La deuxième leçon est que tout prend des proportions énormes lorsque cela devient public. Cela n'est plus seulement traité dans les pages sports, mais aussi dans les pages people des tabloïds. Tout devient hors de contrôle, ce n'est même plus réel, c'est fantaisiste. À l'époque, j'avais pris la décision, par respect pour mes quatre fils, de ne pas parler. Commenter alimentait l'histoire. Je suis resté stoïque, silencieux, j'ai laissé faire. Je savais que j'allais en payer le prix, mais je ne pensais pas que celui-ci serait aussi important. Je vais citer Aristote : "La nature a horreur du vide". C'est d'autant plus vrai avec les médias. Si vous ne parlez pas, d'autres le feront à votre place. C'est pourquoi je prendrai la parole quand cela s'avérera nécessaire.
Pourquoi avoir choisi le football ?
Cela vous surprendra peut-être, mais j'ai joué au soccer au lycée. Il n'y avait pas d'équipe de foot américain. Je ne dis pas que je suis un expert, mais sachez que c'est un sport pratiqué depuis longtemps aux USA. Mes quatre fils y ont joué à l'école. C'est une discipline très populaire chez nous, beaucoup plus importante que vous ne pouvez le croire, notamment parmi les femmes. Les résultats de l'équipe féminine américaine sont bons depuis plusieurs années, et elles sont très compétitives sur la scène internationale.
Allez-vous demander conseil à des anciens dirigeants, voire à des anciens joueurs de l'OM, pour connaître leur vision du club ?
Évidemment. Il est important de comprendre ce qu'ils pensent.
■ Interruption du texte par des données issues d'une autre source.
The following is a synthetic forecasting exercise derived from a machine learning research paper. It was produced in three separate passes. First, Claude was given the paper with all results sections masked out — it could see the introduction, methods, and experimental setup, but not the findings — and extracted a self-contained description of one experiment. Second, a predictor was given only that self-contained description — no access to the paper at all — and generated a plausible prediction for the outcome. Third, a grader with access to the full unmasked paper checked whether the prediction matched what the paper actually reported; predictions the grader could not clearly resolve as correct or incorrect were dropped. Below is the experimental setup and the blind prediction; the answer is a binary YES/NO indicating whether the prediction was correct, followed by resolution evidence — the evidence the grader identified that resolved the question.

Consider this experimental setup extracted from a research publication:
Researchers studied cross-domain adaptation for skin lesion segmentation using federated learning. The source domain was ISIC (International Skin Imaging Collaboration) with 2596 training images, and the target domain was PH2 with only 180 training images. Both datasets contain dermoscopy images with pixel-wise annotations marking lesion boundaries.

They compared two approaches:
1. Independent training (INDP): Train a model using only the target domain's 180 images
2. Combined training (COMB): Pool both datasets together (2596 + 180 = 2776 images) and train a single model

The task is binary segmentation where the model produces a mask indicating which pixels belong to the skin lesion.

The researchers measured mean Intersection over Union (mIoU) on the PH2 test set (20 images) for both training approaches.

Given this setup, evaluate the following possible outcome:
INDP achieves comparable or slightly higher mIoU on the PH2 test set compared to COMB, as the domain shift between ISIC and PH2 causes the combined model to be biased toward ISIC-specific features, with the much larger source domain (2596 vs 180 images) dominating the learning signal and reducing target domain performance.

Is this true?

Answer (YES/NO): YES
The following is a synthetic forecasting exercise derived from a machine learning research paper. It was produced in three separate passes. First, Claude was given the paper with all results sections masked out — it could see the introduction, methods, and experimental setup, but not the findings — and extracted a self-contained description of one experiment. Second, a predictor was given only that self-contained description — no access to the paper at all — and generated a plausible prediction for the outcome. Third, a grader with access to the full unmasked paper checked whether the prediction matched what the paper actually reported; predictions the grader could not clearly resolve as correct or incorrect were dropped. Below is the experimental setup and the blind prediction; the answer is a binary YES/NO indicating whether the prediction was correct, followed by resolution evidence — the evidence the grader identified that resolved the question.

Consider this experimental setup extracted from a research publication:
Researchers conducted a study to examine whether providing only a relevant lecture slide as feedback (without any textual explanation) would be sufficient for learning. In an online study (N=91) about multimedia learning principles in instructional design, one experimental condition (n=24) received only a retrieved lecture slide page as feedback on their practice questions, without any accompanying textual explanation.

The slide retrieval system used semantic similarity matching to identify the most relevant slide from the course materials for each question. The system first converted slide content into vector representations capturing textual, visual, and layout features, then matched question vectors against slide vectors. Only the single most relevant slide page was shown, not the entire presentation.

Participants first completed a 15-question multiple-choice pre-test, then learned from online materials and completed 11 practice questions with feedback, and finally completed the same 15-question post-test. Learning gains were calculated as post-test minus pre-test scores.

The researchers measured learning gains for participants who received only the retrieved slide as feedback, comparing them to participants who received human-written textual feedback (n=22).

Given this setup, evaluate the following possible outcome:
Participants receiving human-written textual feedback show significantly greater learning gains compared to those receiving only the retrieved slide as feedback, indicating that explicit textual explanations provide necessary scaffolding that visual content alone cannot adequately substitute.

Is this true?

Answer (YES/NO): NO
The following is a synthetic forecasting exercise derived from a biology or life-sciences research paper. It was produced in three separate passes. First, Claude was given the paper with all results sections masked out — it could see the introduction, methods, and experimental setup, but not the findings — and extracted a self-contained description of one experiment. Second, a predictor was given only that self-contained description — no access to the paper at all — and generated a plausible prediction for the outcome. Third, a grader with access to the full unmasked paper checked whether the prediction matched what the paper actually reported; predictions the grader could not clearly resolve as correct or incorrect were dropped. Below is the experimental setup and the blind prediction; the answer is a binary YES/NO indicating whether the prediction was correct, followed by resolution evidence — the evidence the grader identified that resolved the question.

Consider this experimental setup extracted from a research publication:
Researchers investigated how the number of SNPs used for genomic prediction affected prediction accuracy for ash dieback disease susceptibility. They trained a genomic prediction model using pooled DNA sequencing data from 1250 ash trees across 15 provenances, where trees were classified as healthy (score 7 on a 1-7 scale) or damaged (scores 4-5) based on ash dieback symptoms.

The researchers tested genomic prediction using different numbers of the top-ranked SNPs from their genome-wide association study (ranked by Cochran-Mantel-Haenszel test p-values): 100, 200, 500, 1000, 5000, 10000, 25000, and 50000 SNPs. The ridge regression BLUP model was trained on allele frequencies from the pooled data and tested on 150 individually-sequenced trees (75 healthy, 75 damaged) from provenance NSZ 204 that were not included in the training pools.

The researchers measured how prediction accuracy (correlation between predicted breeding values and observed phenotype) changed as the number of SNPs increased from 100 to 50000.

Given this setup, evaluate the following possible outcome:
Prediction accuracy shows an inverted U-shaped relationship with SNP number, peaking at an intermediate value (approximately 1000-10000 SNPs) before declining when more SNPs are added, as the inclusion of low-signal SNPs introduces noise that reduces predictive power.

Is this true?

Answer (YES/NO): YES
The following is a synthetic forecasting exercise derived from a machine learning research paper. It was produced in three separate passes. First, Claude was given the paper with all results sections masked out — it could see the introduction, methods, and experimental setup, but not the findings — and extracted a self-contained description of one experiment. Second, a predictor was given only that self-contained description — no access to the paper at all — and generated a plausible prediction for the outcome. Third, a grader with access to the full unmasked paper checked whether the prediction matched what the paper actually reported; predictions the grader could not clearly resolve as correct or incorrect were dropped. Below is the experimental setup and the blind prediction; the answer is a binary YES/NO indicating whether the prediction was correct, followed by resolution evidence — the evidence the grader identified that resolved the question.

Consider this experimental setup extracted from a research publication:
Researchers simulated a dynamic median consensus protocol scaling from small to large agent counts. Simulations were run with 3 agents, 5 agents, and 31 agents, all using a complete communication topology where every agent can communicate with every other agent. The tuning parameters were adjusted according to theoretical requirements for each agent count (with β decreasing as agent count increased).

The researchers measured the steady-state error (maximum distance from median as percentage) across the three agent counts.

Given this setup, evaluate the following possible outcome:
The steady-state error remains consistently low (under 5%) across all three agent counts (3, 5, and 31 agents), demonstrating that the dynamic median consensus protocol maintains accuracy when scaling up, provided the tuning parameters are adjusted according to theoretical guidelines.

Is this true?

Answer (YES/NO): YES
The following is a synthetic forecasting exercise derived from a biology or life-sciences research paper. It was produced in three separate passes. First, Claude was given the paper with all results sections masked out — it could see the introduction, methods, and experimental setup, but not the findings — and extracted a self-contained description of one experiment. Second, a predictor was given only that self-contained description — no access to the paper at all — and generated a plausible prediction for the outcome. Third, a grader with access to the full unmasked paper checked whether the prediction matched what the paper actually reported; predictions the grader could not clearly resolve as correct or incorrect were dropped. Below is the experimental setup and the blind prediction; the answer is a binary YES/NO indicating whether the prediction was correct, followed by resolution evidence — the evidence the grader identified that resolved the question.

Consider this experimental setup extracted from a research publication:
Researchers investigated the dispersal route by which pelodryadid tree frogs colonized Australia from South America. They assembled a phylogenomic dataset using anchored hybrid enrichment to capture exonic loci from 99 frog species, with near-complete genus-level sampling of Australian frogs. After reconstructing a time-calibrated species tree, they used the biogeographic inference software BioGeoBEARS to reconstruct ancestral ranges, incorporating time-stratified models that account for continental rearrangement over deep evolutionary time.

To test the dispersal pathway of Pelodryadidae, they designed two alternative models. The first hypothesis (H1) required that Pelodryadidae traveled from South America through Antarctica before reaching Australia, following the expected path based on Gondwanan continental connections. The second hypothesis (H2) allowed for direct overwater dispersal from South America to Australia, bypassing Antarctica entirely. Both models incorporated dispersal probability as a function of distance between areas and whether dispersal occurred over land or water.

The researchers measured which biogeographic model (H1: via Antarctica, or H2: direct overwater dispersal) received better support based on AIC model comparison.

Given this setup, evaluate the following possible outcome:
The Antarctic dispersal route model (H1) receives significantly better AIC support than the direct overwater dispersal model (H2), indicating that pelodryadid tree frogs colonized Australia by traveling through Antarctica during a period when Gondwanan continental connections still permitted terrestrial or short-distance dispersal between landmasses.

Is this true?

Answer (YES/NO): YES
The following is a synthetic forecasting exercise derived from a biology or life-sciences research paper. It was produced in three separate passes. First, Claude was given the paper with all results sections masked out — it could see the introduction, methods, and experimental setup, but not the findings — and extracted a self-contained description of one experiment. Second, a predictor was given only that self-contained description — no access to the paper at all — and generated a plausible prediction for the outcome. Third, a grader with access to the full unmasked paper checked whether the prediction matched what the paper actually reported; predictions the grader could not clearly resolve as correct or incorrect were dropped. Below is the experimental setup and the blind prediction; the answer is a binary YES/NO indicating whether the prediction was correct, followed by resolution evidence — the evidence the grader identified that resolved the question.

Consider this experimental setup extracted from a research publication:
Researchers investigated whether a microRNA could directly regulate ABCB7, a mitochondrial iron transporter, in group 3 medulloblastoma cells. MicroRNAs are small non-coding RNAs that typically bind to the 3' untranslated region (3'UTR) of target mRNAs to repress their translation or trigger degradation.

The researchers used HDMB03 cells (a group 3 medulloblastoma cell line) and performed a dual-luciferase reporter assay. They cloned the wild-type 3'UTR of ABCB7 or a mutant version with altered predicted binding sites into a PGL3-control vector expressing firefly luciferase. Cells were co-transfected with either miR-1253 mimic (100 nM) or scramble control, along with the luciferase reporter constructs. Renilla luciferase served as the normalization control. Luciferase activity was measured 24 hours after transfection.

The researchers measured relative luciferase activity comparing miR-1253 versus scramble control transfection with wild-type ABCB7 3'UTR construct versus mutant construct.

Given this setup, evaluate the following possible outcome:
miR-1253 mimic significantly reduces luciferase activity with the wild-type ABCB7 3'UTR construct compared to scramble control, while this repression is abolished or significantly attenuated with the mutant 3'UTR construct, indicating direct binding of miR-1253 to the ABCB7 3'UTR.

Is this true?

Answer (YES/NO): YES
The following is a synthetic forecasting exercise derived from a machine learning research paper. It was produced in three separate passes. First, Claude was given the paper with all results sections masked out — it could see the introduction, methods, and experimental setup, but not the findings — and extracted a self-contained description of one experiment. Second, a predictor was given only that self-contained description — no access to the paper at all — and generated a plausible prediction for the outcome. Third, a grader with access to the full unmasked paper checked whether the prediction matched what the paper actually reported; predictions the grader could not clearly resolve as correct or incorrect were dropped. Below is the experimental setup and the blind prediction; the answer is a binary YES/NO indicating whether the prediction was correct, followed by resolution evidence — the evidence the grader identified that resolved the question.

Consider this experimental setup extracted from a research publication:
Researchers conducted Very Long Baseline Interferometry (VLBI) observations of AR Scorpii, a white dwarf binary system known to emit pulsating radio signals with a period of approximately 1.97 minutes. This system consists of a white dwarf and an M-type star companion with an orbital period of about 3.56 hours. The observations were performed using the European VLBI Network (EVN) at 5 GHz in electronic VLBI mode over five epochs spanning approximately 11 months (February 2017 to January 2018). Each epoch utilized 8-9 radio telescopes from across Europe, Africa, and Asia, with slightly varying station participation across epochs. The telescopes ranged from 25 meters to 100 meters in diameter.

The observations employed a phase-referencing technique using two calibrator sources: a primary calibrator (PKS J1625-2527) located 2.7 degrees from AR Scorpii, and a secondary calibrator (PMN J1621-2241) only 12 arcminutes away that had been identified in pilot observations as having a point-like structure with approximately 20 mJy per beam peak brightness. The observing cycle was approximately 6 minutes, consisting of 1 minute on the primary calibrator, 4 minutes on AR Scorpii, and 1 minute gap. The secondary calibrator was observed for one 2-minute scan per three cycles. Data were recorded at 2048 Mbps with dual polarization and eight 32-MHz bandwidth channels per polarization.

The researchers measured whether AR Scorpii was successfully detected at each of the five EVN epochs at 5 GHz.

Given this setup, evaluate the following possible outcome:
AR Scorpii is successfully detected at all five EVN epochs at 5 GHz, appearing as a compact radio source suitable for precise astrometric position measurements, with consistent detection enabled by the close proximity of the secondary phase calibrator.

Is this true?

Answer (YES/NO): NO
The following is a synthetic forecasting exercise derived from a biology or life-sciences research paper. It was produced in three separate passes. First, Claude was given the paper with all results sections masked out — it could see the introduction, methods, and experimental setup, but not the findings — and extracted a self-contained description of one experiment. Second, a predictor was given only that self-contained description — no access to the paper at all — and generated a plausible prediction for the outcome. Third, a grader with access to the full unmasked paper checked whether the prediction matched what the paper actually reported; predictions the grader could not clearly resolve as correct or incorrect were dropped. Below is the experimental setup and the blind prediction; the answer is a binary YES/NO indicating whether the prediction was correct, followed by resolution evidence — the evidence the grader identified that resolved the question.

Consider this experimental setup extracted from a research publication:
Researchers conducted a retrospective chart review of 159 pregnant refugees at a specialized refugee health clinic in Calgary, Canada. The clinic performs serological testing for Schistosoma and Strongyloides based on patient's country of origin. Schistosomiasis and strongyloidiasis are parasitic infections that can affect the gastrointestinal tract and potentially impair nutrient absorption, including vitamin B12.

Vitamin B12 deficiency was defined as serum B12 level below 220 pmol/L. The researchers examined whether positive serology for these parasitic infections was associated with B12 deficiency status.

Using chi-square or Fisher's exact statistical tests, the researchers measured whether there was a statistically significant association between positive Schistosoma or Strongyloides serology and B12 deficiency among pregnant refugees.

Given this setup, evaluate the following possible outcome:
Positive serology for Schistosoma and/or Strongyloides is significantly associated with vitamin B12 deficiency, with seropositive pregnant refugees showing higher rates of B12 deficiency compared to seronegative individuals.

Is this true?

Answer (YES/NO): NO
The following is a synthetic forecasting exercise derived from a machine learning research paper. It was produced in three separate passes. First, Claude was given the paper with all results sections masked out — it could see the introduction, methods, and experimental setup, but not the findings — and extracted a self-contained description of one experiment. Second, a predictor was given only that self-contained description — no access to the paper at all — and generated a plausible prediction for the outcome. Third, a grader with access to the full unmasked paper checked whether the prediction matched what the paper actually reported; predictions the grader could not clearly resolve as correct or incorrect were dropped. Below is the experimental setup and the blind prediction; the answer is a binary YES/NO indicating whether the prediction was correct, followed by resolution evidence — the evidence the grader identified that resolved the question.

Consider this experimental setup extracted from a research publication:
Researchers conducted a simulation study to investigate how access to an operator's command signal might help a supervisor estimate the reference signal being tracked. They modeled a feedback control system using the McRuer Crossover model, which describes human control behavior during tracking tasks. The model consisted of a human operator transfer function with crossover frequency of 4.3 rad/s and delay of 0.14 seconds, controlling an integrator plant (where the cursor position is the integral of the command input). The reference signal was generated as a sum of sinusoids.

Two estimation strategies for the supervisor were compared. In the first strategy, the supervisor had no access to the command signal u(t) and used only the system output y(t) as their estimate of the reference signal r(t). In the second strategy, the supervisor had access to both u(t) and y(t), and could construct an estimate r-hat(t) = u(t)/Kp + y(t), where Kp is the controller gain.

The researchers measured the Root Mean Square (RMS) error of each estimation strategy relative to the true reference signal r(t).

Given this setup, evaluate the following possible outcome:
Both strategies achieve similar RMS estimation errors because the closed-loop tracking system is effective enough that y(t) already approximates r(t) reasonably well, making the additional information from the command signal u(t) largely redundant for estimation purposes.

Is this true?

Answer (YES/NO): NO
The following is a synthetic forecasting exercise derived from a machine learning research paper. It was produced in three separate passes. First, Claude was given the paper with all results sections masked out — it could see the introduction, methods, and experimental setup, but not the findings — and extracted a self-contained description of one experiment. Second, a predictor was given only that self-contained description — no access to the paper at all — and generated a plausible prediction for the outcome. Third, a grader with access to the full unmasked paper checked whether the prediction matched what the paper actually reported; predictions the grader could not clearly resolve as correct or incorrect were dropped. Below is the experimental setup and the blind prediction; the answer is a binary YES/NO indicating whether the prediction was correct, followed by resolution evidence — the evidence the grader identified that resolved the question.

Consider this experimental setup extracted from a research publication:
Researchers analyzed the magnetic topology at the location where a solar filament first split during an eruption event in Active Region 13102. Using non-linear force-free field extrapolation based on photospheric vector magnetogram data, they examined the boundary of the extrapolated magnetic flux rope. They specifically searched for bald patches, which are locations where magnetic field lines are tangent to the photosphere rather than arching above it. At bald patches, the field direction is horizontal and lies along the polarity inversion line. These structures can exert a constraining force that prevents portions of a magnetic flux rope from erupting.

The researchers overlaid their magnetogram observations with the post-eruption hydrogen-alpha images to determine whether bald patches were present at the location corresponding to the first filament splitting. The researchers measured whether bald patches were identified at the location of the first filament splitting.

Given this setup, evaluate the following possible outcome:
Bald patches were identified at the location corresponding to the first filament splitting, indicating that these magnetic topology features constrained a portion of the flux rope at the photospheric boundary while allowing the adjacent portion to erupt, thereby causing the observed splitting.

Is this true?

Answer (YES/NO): YES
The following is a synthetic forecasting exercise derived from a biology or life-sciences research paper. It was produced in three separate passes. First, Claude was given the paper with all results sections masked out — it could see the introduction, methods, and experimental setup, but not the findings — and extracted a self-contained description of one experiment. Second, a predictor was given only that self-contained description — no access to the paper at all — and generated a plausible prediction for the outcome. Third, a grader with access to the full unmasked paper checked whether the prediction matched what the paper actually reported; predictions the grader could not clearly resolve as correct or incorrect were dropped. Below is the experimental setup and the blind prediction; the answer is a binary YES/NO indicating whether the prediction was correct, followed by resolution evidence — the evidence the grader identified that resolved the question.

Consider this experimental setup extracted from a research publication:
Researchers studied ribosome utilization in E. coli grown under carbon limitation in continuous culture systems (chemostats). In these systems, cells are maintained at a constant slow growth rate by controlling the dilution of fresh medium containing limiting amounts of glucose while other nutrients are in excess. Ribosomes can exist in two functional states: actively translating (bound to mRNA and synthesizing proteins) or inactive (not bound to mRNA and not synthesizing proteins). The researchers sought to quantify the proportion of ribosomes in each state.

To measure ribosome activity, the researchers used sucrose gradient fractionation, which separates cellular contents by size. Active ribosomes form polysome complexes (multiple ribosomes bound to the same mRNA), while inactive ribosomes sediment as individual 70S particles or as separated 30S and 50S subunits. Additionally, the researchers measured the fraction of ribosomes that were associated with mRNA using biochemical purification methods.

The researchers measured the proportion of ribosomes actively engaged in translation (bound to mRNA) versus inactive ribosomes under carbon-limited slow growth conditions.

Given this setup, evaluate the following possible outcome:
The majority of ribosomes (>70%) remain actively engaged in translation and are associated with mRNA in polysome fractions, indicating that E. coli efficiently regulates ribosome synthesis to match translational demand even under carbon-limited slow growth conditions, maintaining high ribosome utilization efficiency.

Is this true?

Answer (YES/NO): NO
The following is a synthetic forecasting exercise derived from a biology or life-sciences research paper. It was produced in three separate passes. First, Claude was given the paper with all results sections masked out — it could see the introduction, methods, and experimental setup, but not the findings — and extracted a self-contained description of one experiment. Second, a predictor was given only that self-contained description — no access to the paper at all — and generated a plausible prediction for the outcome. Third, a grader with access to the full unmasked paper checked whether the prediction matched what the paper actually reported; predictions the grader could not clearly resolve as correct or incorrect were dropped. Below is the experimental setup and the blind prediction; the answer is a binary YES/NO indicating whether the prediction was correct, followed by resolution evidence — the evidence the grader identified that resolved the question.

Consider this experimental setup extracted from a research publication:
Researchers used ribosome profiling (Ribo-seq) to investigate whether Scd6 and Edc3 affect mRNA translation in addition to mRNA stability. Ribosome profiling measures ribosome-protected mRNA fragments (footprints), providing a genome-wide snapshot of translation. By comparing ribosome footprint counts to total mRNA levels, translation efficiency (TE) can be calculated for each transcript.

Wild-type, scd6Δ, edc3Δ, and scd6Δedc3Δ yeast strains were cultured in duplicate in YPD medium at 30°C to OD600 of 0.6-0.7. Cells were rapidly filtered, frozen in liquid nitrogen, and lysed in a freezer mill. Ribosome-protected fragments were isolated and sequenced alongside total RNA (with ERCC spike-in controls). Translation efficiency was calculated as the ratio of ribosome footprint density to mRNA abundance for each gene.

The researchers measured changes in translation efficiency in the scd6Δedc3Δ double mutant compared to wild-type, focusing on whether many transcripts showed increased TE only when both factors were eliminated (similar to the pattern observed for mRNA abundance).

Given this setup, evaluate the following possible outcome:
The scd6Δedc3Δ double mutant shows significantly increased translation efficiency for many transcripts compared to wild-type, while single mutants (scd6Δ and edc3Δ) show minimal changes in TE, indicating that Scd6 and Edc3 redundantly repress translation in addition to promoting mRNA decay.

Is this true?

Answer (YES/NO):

J'ai beaucoup à apprendre, comme je l'ai dit. Parler à des anciens sera une bonne chose.
Nous avons croisé Basile Boli dans cet hôtel. Allez-vous le rencontrer ?
Oui, je l'espère prochainement. Il fait partie de l'histoire de ce club avec son but de la tête, le 26 mai 1993.
Beaucoup de gens demandent si vous venez à Marseille pour remonter l'OM ou pour y faire des affaires. Voire les deux...
Je viens ici principalement pour gagner. Je dirais que c'est une fantastique opportunité. Ma priorité n'est pas de gagner de l'argent. Je serai sûrement très populaire quand nous gagnerons... (rires). Mais il ne faut pas se focaliser sur ça.
Marseille est une ville pauvre. Beaucoup de supporters craignent donc une augmentation du prix des places au stade. Quelle sera votre politique à ce sujet ?
Quand j'étais propriétaire des Dodgers, à Los Angeles, il était très important pour moi de maintenir les places à des prix abordables. Bien sûr, il y avait des places plus chères. Nous devons garder un stade Vélodrome accessible. Surtout pour les supporters les plus passionnés, qui ont l'OM dans le sang. Nous devons les respecter et être sûrs qu'ils pourront venir encourager leur équipe.
Quel rôle avez-vous tenu lors de la fin du mercato. Avez-vous été décisif dans les dossiers Diarra et Vainqueur ?
Je l'espère. Mon intention était d'envoyer un signal afin de montrer ce que nous pouvions faire dans un laps de temps très limité, en deux jours. Il y a urgence à gagner. Je suis content que nous ayons pu réaliser quelques petites choses.